Unions fund bikies High Court challenge against the Newman Government's anti-gang laws
- The Courier-Mail
- January 21, 2014
The Maritime Union of Australia and a group aligning itself with the Electrical Trades Union have given $5000 and $10,000 to the United Motorcycle Council's fighting fund, The Courier-Mail reports.
MUA state secretary Mick Carr told the paper the donation was made to help bring down laws that are not restricted to bikies.
Premier Campbell Newman said union members would be rightly upset by the revelation.
"I think many hard working union members would be unhappy about their money being used to bankroll criminals,'' he wrote on Twitter.
Acting Attorney-General David Crisafulli has also attacked the move.
"While the unions support criminal gangs, we'll continue to stand up for innocent Queenslanders who have had enough of these gangs and the huge list of crimes they commit,'' Mr Crisafulli told the news paper.
The UMC has announced it will launch a High Court challenge to the bikie laws.
The Queensland Council of Unions is also considering it's own action against the laws, saying they infringe on the work rights of members linked to bikie gangs.
The bikie laws include additional jail terms for gang members who are convicted of serious crimes, and also restrict their ability to gather in public.
They also ban people with gang links from working in certain industries.
Earlier, The Courier-Mail reported unions are helping bankroll the bikies' High Court fight against a common foe - the Newman Government and its anti-gang laws.
The Maritime Union of Australia and a group aligning itself with the Electrical Trades Union have donated thousands of dollars to the United Motorcycle Council fighting fund.
The MUA, which gave $5000, and a group calling itself the "ETU Boys", which gave $10,000, are among prominent donors to a UMC war chest currently swelling by about $100,000 a month.
The national arm of the Bandidos has also been forced to give $35,000 by other clubs who blamed its members for provoking the war on bikie gangs.
The Queensland Council of Unions will today consider separate legal action against laws which it considers may infringe the work rights of members linked to bikie gangs.
The ETU has already flagged its own High Court challenge of the "disgraceful" laws on behalf of members who face being stripped of trade licences despite quitting clubs.

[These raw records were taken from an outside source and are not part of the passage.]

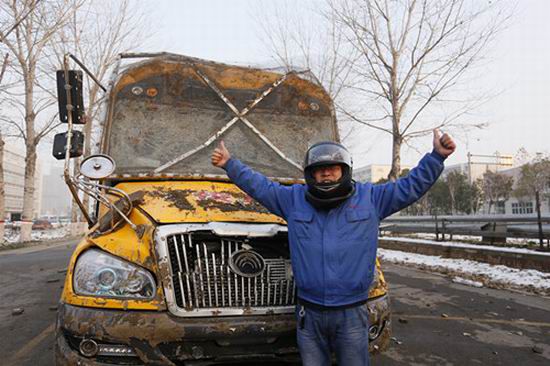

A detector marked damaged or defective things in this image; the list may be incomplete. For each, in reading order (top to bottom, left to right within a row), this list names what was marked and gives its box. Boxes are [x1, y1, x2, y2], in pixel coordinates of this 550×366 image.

crumpled metal panel [101, 54, 338, 179]
damaged yellow school bus [54, 53, 392, 364]
broken headlight [73, 249, 155, 300]
dented bumper [55, 296, 392, 364]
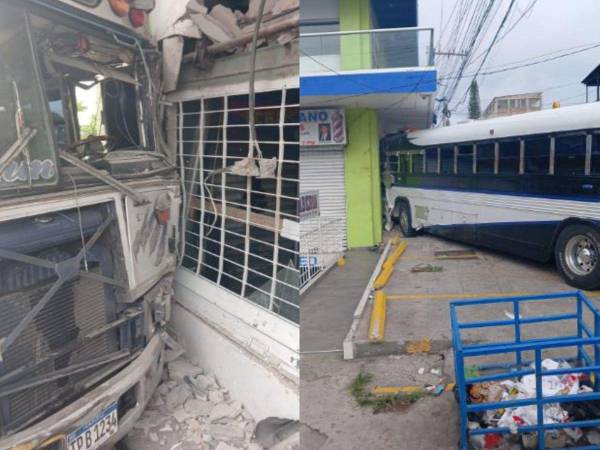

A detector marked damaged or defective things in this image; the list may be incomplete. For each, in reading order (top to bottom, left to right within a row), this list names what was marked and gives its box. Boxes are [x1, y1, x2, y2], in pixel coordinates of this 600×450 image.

shattered windshield [0, 4, 58, 189]
crashed bus [0, 1, 180, 448]
damaged building facade [0, 0, 298, 448]
bent window grille [178, 86, 300, 324]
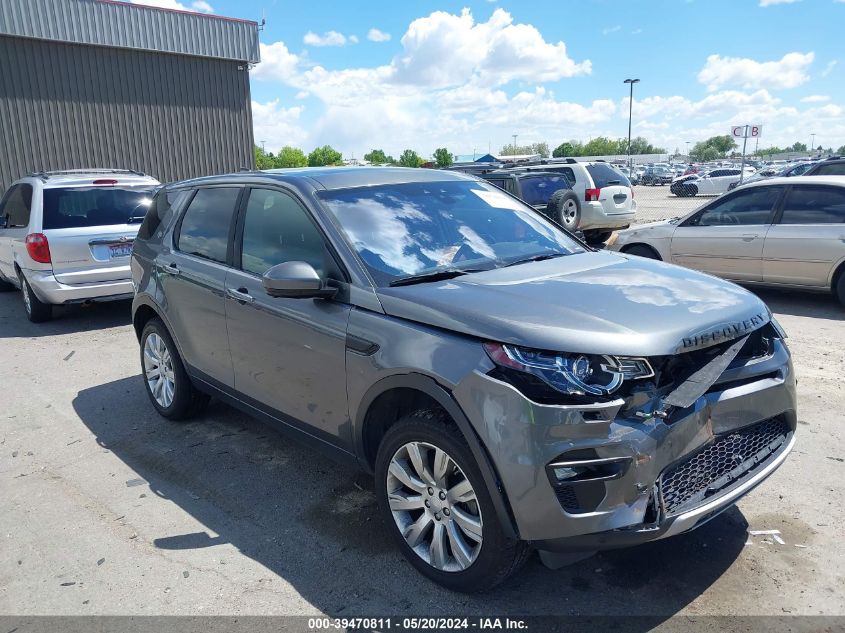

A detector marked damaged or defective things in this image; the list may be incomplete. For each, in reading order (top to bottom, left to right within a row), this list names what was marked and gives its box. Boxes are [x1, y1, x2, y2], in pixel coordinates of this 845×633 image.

Acting Attorney-General David Crisafulli said union members would "rightly question why their fees are bankrolling a group that includes gangs notorious for intimidation, drugs and violence".
"While the unions support criminal gangs, we'll continue to stand up for innocent Queenslanders who have had enough of these gangs," he said.
MUA state secretary Mick Carr said the union made its donation despite uncertainty about whether the new laws would target its members.
"The whole thing about the anti-association laws is they don't even mention bikies, it could be anybody … it could be me and (ETU state secretary) Peter Simpson having a beer somewhere."
Mr Simpson said the ETU had given "not one cent" to the UMC fund because "we've got our own fights to have".
The Bandidos' clashes with Finks associates and police on the Gold Coast were triggers for the crackdown.
A bikie leader said the Bandidos in Melbourne had stumped up on behalf of local members who had mostly either quit the club or were kicked out.
"The clubs said no one's chucking in nothing until the Bandidos throw in first because we're defending them," he said.
"They realised that everyone was dirty on them and they've said they're going to get on board ... then we took it one step further and said, talk's cheap, we're not chucking in a cent until youse chuck in first. So they did.
"It's just ridiculous what they've done; everyone knows that, even their own members know that.
That's what got us all tarred with the same brush."
Mr Crisafulli said the Labor Party needed to "decide whose side it's on: Queenslanders or the gangs".
"(Opposition leader) Annastacia Palaszczuk supported our laws in Parliament then got cold feet and … now her union mates are funding a group that includes criminal gangs," he said.
The UMC, chaired by senior Hells Angel Mark Nelms, represents clubs (bar the Bandidos) deemed criminal organisations.